New 2-book set explores 21st-century PNT

February 1, 2021  - By

By Jade Morton,
Guest Author

Cover PNT21After more than five years of hard work by 131 authors from 18 countries, the new book set Position, Navigation, and Timing Technologies in the 21st Century (PNT21) is finally ready to meet readers.

Published by Wiley-IEEE Press, PNT21 offers a uniquely comprehensive coverage of the latest developments in the field of PNT by world-renowned experts. The two-volume set contains 64 chapters organized into six parts.

Position, Navigation, and Timing Technologies in the 21st Century
Integrated Satellite Navigation, Sensor Systems, and Civil Applications
Y. Jade Morton, Frank van Diggelen, James J. Spilker Jr. and Bradford W. Parkinson, editors; Sherman Lo and Grace Gao, associate editors
Publisher: Wiley-IEEE Press
Hardcover Publication Date: January 2021
Vol. 1: ISBN: 978-1-119-45841-8, 1288 Pages
Vol 2: ISBN: 978-1-119-45849-4, 912 Pages

Volume 1 focuses on satellite navigation systems, technologies, and applications. It starts with a historical perspective on GPS and other related PNT development.

Part A consists of 12 chapters on fundamentals of and latest developments in global and regional satellite navigation systems (GNSS and RNSS), the need for their coexistence and mutual benefits, signal quality monitoring, satellite orbit and time synchronization, and satellite- and ground-based augmentation systems that provide information to improve the accuracy of navigation solutions.

Part B contains 13 chapters on recent progress in satellite navigation receiver technologies such as vector processing, assisted and high sensitivity GNSS, precise point positioning (PPP) and real time kinematic (RTK) systems, direct position estimation techniques, and GNSS antennas and array signal processing. Also included are the challenges of multipath-rich urban environments, handling spoofing and interference, and ensuring PNT integrity.

Part C finishes the volume with eight chapters on satellite navigation for engineering and scientific applications. A review of global geodesy and reference frames sets the stage for discussions on the broad field of geodetic sciences, followed by a chapter on GNSS-based time and frequency distribution. One chapter each is dedicated to severe weather, ionospheric effects and hazardous event monitoring. Finally, comprehensive treatments of GNSS radio occultation and reflectometry are provided.

This simplified block diagram of a modern GNSS receiver — one of many illustrations in the book set — appears in Chapter 14, “Fundamentals and Overview of GNSS Receivers,” by Sanjeev Gunawardena and Y. Jade Morton. (Image: Wiley-IEEE Press)

This simplified block diagram of a modern GNSS receiver — one of many illustrations in the book set — appears in Chapter 14, “Fundamentals and Overview of GNSS Receivers,” by Sanjeev Gunawardena and Y. Jade Morton. See excerpt below. (Image: Wiley-IEEE Press)

## [Given instruction 1]
Do these statements agree with the announcement? (a) The set has 64 chapters organized into six parts. (b) Part B contains 12 chapters. (c) Volume 2 runs to 1288 pages. Answer yes or no for each, quoting the deciding words of the announcement.
## [Given instruction 2]
Rewrite the announcement's passage starting at "Part A consists" and ending at "of navigation solutions.", replacing "signal quality monitoring" with "signal integrity monitoring".
The entries that come next aren't needed.

## [Raw entries]
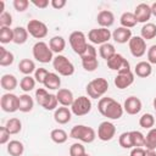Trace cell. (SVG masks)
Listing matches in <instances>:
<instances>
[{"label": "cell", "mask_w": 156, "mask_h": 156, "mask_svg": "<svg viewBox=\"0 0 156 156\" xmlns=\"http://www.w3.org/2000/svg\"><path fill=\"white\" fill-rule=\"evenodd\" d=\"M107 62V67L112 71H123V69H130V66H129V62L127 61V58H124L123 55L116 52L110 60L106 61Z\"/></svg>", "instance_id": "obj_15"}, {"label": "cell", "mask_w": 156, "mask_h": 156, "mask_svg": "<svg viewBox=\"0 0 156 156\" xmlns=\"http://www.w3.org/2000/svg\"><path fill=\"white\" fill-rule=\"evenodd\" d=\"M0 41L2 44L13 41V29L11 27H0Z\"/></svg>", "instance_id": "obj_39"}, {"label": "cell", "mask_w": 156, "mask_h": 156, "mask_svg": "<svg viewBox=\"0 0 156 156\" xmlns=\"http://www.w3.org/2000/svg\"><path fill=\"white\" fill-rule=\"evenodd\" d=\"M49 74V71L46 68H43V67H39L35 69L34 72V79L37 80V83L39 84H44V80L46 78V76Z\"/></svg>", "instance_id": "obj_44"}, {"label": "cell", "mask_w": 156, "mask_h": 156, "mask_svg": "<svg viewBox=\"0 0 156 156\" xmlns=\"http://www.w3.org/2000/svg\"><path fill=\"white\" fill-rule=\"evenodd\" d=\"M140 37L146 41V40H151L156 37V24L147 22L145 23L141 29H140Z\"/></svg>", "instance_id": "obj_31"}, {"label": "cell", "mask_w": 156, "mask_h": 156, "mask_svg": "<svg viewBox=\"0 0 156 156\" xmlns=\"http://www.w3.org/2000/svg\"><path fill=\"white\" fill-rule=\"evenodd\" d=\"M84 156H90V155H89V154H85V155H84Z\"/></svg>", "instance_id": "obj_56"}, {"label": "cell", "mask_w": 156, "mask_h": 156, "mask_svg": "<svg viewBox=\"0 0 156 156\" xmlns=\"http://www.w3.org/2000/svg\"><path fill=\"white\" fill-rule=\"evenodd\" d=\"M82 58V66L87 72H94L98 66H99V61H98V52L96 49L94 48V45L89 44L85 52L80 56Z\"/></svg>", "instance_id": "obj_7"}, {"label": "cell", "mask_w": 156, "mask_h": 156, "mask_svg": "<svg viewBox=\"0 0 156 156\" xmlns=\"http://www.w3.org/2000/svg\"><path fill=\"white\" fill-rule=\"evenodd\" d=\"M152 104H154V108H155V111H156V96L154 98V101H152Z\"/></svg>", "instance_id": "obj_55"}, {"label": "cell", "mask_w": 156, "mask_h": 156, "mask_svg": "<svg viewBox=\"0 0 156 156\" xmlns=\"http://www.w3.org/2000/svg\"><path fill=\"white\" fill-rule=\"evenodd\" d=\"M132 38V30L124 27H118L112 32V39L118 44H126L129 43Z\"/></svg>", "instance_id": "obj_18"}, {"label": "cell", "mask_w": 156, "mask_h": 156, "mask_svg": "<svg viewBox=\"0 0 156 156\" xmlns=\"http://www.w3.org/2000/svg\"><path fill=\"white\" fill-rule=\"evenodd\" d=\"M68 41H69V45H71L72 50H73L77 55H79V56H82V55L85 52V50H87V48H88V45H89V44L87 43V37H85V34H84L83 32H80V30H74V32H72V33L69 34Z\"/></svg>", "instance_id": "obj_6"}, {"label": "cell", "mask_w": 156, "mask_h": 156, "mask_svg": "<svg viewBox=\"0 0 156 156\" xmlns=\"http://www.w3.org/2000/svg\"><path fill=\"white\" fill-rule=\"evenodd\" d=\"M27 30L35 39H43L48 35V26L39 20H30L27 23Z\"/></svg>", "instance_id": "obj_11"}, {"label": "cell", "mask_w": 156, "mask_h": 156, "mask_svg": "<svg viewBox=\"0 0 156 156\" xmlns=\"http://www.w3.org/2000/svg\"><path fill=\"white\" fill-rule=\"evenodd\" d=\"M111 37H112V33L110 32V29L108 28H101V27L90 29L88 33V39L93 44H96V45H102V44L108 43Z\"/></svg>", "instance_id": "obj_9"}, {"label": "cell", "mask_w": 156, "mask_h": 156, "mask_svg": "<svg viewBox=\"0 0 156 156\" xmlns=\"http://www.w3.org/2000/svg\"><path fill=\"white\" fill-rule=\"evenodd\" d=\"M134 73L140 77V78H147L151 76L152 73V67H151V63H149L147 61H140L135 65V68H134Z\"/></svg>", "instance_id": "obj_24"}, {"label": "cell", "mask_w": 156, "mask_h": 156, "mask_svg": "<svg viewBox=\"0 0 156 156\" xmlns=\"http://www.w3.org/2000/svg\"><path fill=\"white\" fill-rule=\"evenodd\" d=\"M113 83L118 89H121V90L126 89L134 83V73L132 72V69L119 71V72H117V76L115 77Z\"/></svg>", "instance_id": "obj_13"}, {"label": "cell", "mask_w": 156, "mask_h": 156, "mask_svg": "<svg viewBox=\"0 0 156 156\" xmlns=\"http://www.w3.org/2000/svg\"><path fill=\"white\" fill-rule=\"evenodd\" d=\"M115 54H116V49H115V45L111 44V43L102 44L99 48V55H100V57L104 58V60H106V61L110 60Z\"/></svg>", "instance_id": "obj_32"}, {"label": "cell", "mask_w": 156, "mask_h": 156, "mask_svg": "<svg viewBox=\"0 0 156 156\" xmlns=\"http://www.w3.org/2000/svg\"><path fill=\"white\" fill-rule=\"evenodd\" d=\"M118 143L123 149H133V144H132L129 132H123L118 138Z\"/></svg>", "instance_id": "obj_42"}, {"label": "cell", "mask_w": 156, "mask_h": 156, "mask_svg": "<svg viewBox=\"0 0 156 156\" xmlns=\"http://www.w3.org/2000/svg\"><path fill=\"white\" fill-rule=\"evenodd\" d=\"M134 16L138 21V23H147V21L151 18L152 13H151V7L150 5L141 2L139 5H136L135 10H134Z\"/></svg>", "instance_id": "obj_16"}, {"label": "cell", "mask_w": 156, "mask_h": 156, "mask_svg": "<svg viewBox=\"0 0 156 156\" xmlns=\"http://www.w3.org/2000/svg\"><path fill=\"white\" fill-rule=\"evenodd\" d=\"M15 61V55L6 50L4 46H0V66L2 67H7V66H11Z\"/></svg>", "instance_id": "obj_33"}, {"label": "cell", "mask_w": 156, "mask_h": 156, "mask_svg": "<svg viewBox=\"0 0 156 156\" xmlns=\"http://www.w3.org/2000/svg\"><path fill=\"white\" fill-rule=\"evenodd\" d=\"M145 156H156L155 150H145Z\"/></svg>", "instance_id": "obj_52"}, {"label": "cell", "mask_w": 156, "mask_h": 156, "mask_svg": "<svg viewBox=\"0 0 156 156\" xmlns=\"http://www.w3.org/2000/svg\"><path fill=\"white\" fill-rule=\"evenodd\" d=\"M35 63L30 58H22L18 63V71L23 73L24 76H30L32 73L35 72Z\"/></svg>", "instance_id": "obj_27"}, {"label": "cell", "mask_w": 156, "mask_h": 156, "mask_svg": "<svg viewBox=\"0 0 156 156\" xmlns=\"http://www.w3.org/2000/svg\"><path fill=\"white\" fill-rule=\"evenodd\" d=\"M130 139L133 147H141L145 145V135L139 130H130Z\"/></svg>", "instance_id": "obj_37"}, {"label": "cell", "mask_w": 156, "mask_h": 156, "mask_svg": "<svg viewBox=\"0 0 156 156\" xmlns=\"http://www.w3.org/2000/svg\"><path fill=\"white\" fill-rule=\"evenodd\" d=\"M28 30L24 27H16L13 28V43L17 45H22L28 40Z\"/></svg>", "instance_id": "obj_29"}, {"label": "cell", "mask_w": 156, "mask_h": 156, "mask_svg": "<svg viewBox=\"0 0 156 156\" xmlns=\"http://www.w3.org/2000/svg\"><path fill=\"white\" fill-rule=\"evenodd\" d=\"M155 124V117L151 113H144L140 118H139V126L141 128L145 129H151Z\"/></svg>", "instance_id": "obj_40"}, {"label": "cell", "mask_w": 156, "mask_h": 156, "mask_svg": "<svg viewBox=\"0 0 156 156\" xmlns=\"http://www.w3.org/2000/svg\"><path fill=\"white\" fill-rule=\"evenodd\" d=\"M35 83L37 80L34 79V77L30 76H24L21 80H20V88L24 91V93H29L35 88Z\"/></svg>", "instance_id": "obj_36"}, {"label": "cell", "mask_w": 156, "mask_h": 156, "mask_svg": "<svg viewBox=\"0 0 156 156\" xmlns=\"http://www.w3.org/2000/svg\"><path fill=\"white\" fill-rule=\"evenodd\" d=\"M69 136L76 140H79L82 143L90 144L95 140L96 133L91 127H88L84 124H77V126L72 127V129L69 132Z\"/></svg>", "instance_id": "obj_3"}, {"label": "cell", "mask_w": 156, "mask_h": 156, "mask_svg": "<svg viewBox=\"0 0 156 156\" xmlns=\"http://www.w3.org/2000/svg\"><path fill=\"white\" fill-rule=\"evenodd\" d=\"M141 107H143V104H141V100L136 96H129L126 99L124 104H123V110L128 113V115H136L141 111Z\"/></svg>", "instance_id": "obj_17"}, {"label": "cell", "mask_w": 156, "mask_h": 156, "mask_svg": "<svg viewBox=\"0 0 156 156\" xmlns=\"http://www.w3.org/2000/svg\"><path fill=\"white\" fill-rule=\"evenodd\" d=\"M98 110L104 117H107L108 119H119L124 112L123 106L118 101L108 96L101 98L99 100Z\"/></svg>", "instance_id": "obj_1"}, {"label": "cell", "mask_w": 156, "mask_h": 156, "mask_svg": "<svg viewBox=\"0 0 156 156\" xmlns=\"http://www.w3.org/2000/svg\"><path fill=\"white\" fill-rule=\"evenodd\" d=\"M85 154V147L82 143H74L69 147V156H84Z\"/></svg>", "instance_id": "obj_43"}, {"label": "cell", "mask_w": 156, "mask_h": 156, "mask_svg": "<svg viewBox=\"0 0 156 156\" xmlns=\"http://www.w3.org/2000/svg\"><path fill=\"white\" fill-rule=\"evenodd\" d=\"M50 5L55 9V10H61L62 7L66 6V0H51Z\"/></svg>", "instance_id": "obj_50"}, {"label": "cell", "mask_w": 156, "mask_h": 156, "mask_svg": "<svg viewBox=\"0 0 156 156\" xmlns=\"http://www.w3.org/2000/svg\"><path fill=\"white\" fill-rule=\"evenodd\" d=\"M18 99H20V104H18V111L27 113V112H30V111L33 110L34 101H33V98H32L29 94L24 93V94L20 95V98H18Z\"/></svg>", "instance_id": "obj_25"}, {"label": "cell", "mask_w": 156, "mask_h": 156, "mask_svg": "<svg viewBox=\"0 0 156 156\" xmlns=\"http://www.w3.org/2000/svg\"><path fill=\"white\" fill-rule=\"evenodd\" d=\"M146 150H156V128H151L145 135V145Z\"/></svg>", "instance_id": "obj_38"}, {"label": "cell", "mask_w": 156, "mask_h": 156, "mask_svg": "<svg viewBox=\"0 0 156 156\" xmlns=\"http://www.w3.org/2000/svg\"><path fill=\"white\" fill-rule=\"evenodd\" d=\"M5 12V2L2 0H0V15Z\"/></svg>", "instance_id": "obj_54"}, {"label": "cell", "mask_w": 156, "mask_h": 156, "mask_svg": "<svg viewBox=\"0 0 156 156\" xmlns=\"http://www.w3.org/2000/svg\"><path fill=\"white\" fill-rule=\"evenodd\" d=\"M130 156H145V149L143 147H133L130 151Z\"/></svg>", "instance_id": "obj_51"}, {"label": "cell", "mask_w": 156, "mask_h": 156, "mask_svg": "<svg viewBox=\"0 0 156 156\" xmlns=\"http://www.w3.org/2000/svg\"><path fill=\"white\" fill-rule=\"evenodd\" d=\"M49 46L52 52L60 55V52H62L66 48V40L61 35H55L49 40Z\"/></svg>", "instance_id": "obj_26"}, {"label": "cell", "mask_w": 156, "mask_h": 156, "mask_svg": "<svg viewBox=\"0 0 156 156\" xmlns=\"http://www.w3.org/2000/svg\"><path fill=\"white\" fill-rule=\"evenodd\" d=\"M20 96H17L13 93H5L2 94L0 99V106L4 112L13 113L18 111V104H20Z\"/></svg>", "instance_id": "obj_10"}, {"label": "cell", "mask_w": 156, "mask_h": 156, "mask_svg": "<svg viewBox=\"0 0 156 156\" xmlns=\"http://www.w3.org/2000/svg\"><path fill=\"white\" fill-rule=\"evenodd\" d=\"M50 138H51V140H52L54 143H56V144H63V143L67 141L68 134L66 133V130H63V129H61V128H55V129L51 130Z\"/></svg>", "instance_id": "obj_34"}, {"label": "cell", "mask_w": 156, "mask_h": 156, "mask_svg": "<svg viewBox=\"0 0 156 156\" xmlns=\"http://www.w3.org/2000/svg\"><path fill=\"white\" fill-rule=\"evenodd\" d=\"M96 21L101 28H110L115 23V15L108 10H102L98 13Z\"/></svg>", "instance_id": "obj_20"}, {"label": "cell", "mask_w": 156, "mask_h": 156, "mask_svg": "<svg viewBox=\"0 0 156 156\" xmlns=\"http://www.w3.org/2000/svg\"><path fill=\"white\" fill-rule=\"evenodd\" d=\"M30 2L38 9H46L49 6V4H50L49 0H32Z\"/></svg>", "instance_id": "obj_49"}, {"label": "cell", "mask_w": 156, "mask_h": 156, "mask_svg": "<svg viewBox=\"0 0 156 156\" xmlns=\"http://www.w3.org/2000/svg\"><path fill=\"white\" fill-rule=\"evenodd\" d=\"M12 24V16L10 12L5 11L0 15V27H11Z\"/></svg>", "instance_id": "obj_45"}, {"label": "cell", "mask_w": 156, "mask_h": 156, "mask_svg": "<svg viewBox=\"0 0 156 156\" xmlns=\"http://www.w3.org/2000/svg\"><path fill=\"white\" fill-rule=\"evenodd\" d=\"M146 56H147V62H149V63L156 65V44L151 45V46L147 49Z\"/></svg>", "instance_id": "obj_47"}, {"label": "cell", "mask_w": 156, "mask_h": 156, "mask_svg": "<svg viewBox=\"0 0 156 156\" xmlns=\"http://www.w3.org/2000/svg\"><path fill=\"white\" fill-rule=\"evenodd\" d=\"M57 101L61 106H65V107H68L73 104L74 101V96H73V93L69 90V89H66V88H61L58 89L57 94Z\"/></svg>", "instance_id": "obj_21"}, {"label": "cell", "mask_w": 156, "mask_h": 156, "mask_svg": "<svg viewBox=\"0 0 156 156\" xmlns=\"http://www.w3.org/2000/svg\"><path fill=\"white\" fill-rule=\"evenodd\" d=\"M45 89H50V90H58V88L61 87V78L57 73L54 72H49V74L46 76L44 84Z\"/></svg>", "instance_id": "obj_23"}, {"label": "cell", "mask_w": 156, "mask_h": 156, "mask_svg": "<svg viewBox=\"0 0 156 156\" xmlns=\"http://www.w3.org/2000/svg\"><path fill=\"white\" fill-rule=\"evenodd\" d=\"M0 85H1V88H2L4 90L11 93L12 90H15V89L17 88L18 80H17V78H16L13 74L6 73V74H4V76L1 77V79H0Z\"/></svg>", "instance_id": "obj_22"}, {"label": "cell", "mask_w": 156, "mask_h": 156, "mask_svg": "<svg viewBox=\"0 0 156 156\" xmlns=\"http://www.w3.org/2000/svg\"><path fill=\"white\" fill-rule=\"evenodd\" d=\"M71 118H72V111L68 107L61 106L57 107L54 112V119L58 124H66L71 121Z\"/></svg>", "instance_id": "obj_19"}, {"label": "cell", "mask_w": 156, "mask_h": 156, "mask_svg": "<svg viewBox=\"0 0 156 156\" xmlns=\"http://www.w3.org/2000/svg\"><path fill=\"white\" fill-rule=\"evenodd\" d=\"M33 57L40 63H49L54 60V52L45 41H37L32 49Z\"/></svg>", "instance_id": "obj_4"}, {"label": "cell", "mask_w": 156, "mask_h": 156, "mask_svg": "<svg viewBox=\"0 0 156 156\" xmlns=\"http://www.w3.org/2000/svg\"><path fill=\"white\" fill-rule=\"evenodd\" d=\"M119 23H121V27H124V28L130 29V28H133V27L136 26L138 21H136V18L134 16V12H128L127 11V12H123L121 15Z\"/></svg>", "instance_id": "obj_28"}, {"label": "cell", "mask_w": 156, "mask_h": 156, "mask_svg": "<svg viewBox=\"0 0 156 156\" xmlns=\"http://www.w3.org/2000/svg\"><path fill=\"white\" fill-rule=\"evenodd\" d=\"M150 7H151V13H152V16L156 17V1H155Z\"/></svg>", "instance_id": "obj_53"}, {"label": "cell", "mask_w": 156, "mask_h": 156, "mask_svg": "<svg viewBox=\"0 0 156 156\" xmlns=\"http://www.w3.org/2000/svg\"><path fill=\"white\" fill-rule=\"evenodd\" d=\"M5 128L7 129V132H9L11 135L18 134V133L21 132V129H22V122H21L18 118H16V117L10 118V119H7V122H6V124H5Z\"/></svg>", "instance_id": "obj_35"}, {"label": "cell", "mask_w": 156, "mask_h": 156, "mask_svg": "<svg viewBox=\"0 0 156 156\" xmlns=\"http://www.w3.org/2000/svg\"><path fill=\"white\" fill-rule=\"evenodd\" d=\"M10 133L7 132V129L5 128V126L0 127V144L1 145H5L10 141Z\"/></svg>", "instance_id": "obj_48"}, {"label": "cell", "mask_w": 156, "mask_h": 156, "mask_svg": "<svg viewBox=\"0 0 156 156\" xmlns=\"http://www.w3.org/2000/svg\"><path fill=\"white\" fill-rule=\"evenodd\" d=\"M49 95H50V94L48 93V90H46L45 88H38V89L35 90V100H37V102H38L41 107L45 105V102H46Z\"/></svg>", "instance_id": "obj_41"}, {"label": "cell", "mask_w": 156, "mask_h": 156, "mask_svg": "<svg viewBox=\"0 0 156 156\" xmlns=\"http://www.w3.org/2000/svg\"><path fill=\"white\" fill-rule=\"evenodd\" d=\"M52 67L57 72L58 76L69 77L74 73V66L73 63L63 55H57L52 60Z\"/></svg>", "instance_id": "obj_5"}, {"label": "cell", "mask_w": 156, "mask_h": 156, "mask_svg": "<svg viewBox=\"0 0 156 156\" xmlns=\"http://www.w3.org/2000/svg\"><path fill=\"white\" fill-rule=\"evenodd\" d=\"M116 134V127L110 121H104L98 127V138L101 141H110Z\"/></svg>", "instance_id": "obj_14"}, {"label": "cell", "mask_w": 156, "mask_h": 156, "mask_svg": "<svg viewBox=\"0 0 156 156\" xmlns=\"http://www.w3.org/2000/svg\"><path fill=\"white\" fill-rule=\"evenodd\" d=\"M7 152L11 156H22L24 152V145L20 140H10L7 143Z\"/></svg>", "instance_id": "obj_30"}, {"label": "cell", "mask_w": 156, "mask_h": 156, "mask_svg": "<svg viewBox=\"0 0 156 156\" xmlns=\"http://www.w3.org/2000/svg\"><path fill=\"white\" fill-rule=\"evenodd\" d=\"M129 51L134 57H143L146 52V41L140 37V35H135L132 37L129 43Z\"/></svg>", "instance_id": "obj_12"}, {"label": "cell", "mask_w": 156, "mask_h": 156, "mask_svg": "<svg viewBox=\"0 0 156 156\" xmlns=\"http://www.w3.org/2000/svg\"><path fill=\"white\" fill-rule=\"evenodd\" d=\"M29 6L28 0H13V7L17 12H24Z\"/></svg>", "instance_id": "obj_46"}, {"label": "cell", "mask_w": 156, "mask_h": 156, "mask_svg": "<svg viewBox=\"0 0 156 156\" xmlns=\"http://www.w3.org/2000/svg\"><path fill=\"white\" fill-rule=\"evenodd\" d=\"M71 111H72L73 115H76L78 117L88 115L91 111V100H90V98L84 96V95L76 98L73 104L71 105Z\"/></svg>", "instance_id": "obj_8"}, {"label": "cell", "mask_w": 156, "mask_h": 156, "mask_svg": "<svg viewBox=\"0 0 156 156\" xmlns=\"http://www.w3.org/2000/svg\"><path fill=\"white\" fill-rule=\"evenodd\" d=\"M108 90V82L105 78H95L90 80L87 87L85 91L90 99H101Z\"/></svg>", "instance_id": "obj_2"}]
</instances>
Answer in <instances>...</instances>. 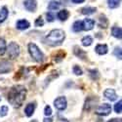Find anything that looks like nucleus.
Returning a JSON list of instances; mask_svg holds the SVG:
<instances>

## [Exercise response 1]
(a) Yes: "The two-volume set contains 64 chapters organized into six parts."
(b) No: "Part B contains 13 chapters"
(c) No: "Vol 2: ISBN: 978-1-119-45849-4, 912 Pages"

## [Exercise response 2]
Part A consists of 12 chapters on fundamentals of and latest developments in global and regional satellite navigation systems (GNSS and RNSS), the need for their coexistence and mutual benefits, signal integrity monitoring, satellite orbit and time synchronization, and satellite- and ground-based augmentation systems that provide information to improve the accuracy of navigation solutions.